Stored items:
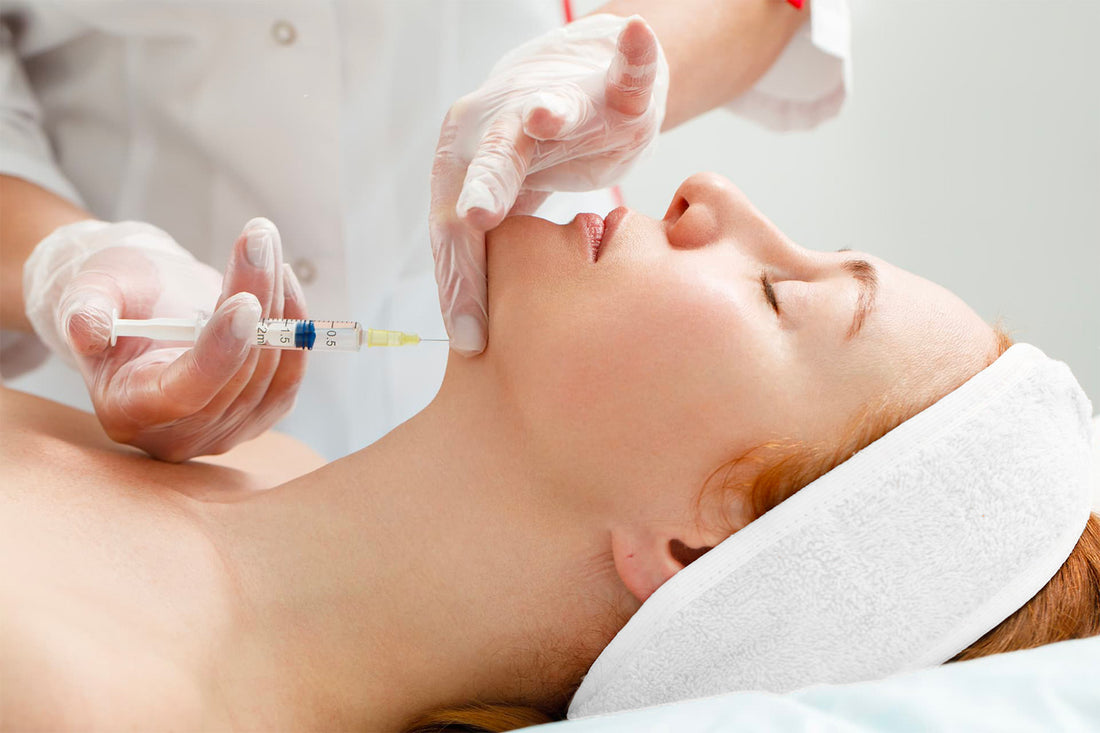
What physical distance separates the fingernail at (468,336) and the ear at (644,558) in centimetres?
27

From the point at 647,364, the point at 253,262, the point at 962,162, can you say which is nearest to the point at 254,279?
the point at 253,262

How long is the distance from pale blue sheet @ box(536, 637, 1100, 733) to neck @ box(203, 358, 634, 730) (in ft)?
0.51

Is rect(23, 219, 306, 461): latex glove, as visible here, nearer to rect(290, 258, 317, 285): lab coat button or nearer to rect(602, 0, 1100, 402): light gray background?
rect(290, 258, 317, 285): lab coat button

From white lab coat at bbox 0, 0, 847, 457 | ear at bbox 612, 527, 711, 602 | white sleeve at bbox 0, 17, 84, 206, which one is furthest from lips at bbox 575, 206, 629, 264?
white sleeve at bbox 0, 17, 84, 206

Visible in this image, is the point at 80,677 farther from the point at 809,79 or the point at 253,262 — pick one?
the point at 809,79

--

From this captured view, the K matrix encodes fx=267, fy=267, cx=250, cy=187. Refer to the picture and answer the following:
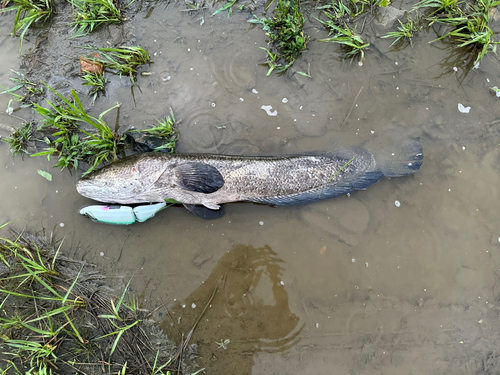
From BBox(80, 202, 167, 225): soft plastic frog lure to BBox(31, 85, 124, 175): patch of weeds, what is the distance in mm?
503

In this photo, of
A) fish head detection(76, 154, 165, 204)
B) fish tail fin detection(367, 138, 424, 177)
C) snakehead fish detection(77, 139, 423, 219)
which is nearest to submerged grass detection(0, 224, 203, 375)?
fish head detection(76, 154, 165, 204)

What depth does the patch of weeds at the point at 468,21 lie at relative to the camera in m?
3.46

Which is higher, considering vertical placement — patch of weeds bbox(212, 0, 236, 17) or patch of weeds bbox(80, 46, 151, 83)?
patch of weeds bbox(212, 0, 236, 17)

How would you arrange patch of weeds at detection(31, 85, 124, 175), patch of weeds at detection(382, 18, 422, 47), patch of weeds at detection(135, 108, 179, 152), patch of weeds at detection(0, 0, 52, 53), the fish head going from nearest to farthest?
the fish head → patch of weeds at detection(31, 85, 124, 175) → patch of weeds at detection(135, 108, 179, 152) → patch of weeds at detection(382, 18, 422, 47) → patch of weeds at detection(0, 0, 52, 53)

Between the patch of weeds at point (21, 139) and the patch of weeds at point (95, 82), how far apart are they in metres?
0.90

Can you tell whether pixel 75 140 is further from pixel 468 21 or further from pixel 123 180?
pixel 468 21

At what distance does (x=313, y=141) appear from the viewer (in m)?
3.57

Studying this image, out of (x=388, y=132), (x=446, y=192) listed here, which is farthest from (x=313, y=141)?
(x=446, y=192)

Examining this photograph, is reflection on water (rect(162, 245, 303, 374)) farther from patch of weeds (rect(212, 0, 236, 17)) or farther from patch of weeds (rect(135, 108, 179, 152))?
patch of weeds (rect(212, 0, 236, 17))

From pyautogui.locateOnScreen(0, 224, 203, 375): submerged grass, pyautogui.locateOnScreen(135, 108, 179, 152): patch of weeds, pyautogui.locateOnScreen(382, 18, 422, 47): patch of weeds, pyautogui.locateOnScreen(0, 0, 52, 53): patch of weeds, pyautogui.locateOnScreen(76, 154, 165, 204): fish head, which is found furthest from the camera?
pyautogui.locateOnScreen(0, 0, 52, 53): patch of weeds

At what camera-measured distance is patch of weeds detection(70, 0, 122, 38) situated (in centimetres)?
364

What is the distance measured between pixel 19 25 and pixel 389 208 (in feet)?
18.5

▶ **Your objective**:
Tally the lines above that contain the string "camera", treating uppercase and lowercase as different, and reply with the count alone.

▶ **Result for this task**:
3